» Article:
+ + + + +
# For Sale- Beavertail Poling Skiff



## Capt. Lowtide (Jun 30, 2004)

http://2coolfishing.org/classifiedads/index.php?a=2&b=3463


----------



## d-donaghue (Oct 30, 2007)

that looks like a really good deal. if i hadn't already bought a gordon skiff i would probably be buying your boat..


----------



## bleb (Mar 6, 2008)

so what are you getting?

Vantage?

lol


----------



## Capt. Lowtide (Jun 30, 2004)

bleb said:


> so what are you getting?
> 
> Vantage?
> 
> lol


I'm getting out of the poling skiff guiding business.......if not this boat would be staying with me.

I'm considering the purchase of a much larger multi-purpose boat, to include ferrying kayaks and mini-poling skiffs to more remote areas


----------



## surfsideperson (Aug 22, 2005)

what do you consider a mini poling skiff


----------



## Capt. Lowtide (Jun 30, 2004)
+ + + + +
» Material shown:
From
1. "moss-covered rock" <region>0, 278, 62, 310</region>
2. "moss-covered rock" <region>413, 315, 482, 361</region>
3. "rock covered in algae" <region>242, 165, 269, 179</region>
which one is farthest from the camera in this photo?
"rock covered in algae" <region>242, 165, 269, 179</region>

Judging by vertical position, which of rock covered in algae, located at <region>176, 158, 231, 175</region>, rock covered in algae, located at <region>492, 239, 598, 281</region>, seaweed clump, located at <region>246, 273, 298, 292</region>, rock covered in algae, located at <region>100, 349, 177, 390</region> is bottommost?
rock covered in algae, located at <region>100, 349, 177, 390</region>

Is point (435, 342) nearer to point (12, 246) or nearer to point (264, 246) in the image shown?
+ + + + +
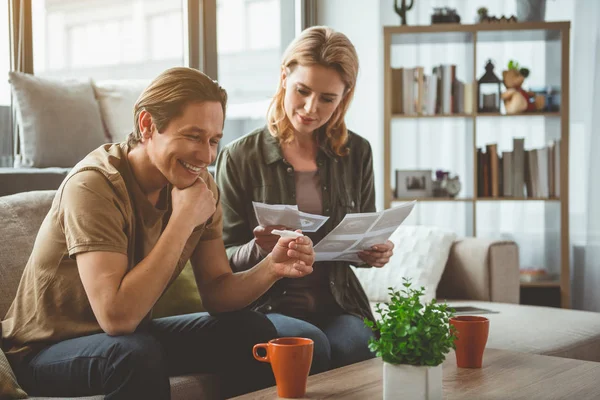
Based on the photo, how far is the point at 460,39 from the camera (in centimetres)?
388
+ + + + +
» Given exercise A:
Answer these questions from the poling skiff thread, one line each, marked the same way:
(i) What kind of skiff had d-donaghue already bought?
(ii) What business does Capt. Lowtide say he is getting out of?
(iii) What does Capt. Lowtide say the larger multi-purpose boat would ferry to more remote areas?
» Given exercise B: Go on with the poling skiff thread, starting right after its final line.

» Response A:
(i) A gordon skiff.
(ii) The poling skiff guiding business.
(iii) Kayaks and mini-poling skiffs.

» Response B:
surfsideperson said:


> what do you consider a mini poling skiff


Something small enough to transport with ease, less than 14' and under 200 lbs

Been thinking homemade to get light and effiecient, unless somebody has ideas on production boats available

anybody?


----------



## Backcast (Jul 22, 2005)

I think there is a website called microskiff.com . Might have to Google to get it specifically.

Joe


----------



## bslittle79 (May 24, 2004)

Native Watercrafts

I'd get the Ultimate 16. You could actually _sit_ in the back seat(elevated with a little homeade engineering) and paddle or pole your customers to redfish while they could sit and/or stand up to cast.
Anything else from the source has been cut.